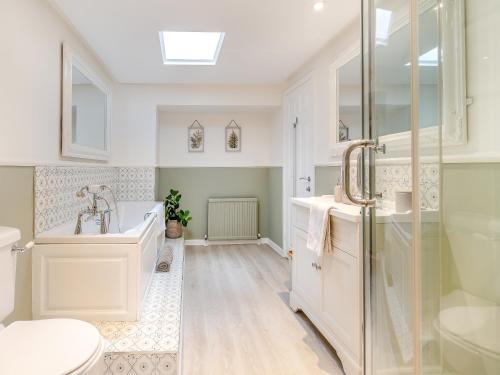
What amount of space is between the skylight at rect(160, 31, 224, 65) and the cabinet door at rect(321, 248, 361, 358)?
240 cm

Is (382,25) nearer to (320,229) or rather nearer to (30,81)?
(320,229)

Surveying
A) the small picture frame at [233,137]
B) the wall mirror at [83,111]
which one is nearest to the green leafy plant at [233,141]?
the small picture frame at [233,137]

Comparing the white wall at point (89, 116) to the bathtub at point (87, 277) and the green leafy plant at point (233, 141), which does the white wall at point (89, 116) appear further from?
the green leafy plant at point (233, 141)

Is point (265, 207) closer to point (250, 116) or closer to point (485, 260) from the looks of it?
point (250, 116)

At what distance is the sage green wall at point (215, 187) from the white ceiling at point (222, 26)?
1.74 meters

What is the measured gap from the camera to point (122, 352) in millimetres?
1687

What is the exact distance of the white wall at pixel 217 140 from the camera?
500cm

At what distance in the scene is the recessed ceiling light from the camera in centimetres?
228

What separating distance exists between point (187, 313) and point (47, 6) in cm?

※ ※ ※

_REQUIREMENTS_. Could you write out the items again, starting at the beginning and ending at the line containing "1.74 meters", switching "bathtub" to "tub" and keeping all else unchanged? Leave the pictures out.

_REPLY_.
What amount of space is between the skylight at rect(160, 31, 224, 65) and the cabinet door at rect(321, 248, 361, 358)?
240 cm

Is (382,25) nearer to (320,229) or rather nearer to (30,81)?
(320,229)

Surveying
A) the small picture frame at [233,137]
B) the wall mirror at [83,111]
which one is nearest to the green leafy plant at [233,141]?
the small picture frame at [233,137]

Comparing the white wall at point (89, 116) to the tub at point (87, 277) and the green leafy plant at point (233, 141), which does the white wall at point (89, 116) appear further from?
the green leafy plant at point (233, 141)

Is point (265, 207) closer to point (250, 116) or closer to point (485, 260) from the looks of it?
point (250, 116)

At what distance is the sage green wall at point (215, 187) from the white ceiling at point (222, 26)?
1.74 meters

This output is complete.